Is it weird that I am actually looking forward to going back to work? When all I had was a 2 day weekend? I guess being lonely is really getting to me, and I'd rather be at work where I can engage in social encounters. Sadly, most of these encounters are getting a little on the annoying side. I'm not a senior graphic artist, but sometimes I feel like one when I have people asking me design questions. I love to answer them, but there are a couple of people that I feel as though I am holding their hands throughout the shift. I'm flattered that they always want me design advice, but again… a lot of the times its stuff I figured that they would pick up on. I understand how they feel though, and it makes me rethink feeling annoyed by them. They sit next to 2 very opinionated designers who cut corners to build graphics. We work in a business where producers will reopen orders because of a mistake on their part, and when we have to open files made by these designers… it's nearly impossible to make a quick fix to the problem. I've been trying to teach everyone to take the extra time to make our graphics easy to fix, this way when we get an order that wants the very same style of another… we don't have to completely redesign it because someone made it simple for themselves.

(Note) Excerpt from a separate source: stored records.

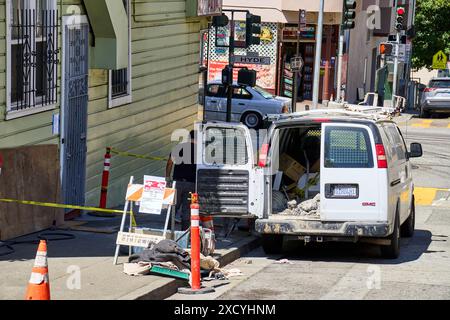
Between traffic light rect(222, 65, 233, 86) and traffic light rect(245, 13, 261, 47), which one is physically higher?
traffic light rect(245, 13, 261, 47)

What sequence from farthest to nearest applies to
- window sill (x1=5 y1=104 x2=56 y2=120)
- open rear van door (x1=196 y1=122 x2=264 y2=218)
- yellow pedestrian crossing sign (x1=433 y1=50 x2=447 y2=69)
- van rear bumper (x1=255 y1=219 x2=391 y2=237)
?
yellow pedestrian crossing sign (x1=433 y1=50 x2=447 y2=69), open rear van door (x1=196 y1=122 x2=264 y2=218), window sill (x1=5 y1=104 x2=56 y2=120), van rear bumper (x1=255 y1=219 x2=391 y2=237)

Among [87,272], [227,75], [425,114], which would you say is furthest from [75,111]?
[425,114]

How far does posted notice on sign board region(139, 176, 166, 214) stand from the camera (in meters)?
12.0

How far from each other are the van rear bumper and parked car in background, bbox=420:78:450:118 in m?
30.4

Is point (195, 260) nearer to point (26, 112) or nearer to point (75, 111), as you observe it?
point (26, 112)

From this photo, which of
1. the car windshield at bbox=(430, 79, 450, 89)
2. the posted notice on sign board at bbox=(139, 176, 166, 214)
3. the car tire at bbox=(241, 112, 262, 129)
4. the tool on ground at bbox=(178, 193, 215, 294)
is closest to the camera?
the tool on ground at bbox=(178, 193, 215, 294)

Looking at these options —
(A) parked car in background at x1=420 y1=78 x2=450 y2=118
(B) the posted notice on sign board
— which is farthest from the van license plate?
(A) parked car in background at x1=420 y1=78 x2=450 y2=118

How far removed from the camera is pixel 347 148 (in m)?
13.0

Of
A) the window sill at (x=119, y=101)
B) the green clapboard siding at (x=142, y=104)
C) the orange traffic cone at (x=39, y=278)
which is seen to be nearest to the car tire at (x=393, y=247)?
the green clapboard siding at (x=142, y=104)

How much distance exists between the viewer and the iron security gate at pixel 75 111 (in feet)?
49.5

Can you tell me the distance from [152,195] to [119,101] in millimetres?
5669

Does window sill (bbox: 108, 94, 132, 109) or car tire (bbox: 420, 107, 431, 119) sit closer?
window sill (bbox: 108, 94, 132, 109)

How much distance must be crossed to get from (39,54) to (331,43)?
101 feet

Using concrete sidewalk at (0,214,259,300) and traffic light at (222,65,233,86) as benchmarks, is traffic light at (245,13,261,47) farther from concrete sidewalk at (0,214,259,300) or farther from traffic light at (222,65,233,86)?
concrete sidewalk at (0,214,259,300)
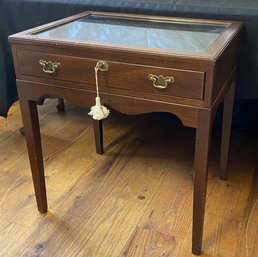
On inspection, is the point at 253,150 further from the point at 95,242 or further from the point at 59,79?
the point at 59,79

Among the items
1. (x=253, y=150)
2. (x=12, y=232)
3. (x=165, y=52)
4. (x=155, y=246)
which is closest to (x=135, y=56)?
(x=165, y=52)

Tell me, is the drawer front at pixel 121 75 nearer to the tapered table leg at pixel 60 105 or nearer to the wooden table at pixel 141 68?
the wooden table at pixel 141 68

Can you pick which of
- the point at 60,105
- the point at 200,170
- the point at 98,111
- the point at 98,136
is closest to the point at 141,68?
the point at 98,111

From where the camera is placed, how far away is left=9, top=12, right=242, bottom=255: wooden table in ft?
2.87

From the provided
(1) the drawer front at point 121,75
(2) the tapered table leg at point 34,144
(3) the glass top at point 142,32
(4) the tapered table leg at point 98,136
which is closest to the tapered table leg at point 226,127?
(3) the glass top at point 142,32

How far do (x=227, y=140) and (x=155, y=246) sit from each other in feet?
1.41

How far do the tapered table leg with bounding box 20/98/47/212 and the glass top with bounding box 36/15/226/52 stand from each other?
0.21 m

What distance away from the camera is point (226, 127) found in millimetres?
1285

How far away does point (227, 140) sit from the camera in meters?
1.31

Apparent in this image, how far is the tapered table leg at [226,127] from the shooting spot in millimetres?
1210

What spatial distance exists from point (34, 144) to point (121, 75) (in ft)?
1.21

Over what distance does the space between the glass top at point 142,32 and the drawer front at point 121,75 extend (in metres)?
0.06

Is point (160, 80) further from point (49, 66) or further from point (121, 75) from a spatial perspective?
point (49, 66)

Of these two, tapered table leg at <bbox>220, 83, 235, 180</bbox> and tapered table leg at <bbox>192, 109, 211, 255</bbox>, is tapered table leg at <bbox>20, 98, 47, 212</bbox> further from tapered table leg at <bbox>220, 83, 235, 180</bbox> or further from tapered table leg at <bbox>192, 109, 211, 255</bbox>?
tapered table leg at <bbox>220, 83, 235, 180</bbox>
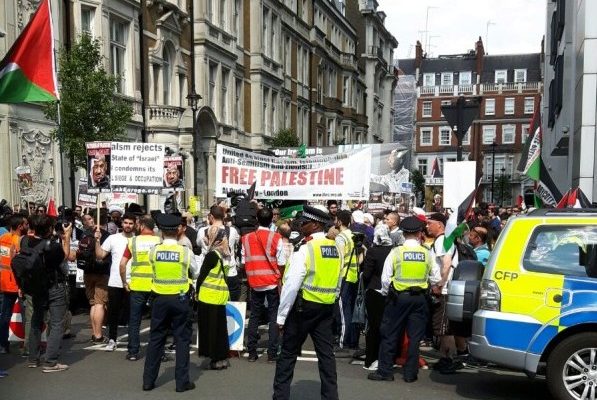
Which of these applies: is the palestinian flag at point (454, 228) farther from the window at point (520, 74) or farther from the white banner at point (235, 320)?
the window at point (520, 74)

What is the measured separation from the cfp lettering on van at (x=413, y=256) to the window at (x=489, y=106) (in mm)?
76308

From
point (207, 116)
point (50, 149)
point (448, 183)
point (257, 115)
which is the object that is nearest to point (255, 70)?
point (257, 115)

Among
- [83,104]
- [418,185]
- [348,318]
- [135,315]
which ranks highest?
[83,104]

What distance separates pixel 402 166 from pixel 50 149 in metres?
10.7

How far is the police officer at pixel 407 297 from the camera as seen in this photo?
683cm

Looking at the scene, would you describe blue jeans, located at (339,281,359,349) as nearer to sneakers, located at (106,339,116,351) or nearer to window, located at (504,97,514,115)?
sneakers, located at (106,339,116,351)

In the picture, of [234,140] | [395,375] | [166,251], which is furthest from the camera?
[234,140]

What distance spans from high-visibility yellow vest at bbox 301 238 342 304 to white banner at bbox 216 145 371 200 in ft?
19.6

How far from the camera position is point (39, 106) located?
61.4 feet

Anyway, we have too many design perspectives, and thats what you get when you work in the design industry. Everyone has a different input on what they think the graphic should look like, and there are those who value their own input over everyone else's. Don't get me wrong, I can be that way… when I have a vision that moves me, its nearly impossible for me to take advice to go a different direction. My only problem is that I do want people to make things simple to edit for later production. There is nothing like animating a map in english, and then a spanish station asks for the EXACT same map but to change the labels in spanish, and we find that the map's labels are all merged layers… Can't edit… Nearly have to redo the map. Something that could have been a 5 minutes fix, is now a 30 minute fix. Ah well… :/
My mother's puppy, Xena, has 4 kidney stones… I had to hand feed her on saturday, and she was shaking up a storm. I felt so sorry for her. She's the little princess of that house, and it would be horrible to see anything happen to her, especially when she brings so much joy to my Mother. Same can be said about Zorro. He's been around for 9 years, and he is a joy to have around. Both of those puppies are very special. I just love those dogs
Going out to see Captain America, tonight. Have not been to the movies for a while, but thats also due to my unexciting schedule. Work 3p-12a tuesday thru saturday, does not give me much of a social life… still, it's far better than the horrid 7a-4p I had… never got enough sleep, and I still worked saturday 3p-12a. Everyone I know, here in Texas, is at church on sunday morning, eating lunch, then going home to nap. Thinking about hitting up a bar every sunday night, tired of sitting at home, working out or watching tv… although eh working out part kicks ass. Getting my energy back!